• **Given task**
In the forum thread about finding a basis for a plane in R^3, which two vectors does the first reply give as a basis for the plane 2x − y − z = 0?

** START OF Excerpt provided **

Basis of of subspaces of $R^3$ I'm having a little trouble with this question:
How do I find the basis of the set of vectors lying in the plane 2x − y − z = 0?
I'm stuck on how to start on this question
I tried to start by setting y= 2x-z
I'm not sure where to go from here 
 A: If we set $y=0$, then $x$ and $z$ satisfy the equation $2x-z=0$. Note that for every real number $\alpha$, the vector 
$$\begin{pmatrix} x  \\ y \\ z \end{pmatrix}=\alpha\begin{pmatrix} 1 \\ 0 \\ 2 \end{pmatrix}$$
satisfies this equation. Now set $z=0$, then for every real number $\beta$ the vector
$$\begin{pmatrix} x  \\ y \\ z \end{pmatrix}=\beta\begin{pmatrix} 1 \\ 2 \\ 0 \end{pmatrix}$$
satisfies $2x-y=0$. If we add these vectors together, they satisfy the equation $2x-y-z=0$. Indeed:
$$2x-y-z = 2(\alpha+\beta)-\alpha-\beta=0$$
So a basis of this plane is given by
$$\mathcal{B} =\left\{\begin{pmatrix} 1 \\ 0 \\ 2 \end{pmatrix},\begin{pmatrix} 1 \\ 2 \\ 0 \end{pmatrix}\right\}$$
A: Your start $y= 2x-z$ is good.  It means that every vector
$$\begin{pmatrix}x\\2x-z\\z\end{pmatrix}, \quad\text{$x,y$ being real numbers,}$$
belongs to the plane.  Hence every point in that plane may be expressed as
$$\begin{pmatrix}x\\2x-z\\z\end{pmatrix}=x\begin{pmatrix}1\\2\\0\end{pmatrix}+
z\begin{pmatrix}0\\-2\\1\end{pmatrix}.$$

** END OF Excerpt provided **
** START OF Recorded data **

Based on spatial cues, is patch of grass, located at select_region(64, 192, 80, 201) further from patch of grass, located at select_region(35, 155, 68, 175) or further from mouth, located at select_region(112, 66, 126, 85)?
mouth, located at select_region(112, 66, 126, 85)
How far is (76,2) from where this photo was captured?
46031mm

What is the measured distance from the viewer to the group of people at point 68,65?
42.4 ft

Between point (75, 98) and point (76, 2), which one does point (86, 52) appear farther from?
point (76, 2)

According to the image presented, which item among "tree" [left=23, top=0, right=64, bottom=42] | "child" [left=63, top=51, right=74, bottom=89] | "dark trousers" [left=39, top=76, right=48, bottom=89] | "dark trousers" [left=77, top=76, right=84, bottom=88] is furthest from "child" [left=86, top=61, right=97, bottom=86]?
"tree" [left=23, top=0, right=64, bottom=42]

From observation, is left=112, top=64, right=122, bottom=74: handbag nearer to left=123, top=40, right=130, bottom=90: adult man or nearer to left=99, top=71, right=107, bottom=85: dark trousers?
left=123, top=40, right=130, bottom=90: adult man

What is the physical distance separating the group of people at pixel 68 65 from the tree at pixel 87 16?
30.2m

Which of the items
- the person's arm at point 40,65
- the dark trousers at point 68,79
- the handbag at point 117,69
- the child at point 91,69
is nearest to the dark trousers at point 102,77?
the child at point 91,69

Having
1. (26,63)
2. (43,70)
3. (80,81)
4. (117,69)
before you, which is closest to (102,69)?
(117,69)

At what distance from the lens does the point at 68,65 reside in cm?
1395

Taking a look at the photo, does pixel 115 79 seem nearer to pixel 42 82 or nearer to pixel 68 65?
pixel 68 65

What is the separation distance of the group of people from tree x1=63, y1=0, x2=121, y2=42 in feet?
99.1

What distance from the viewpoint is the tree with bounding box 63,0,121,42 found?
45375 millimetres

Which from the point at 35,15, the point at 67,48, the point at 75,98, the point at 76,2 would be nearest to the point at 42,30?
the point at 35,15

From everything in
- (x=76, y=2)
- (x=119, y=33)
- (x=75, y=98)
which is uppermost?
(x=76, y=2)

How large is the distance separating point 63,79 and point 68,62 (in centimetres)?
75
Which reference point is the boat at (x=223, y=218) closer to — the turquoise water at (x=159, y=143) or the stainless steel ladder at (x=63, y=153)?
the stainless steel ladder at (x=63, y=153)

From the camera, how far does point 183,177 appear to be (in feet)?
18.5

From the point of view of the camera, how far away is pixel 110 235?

** END OF Recorded data **

• **Written solution**
The vectors (1, 0, 2) and (1, 2, 0).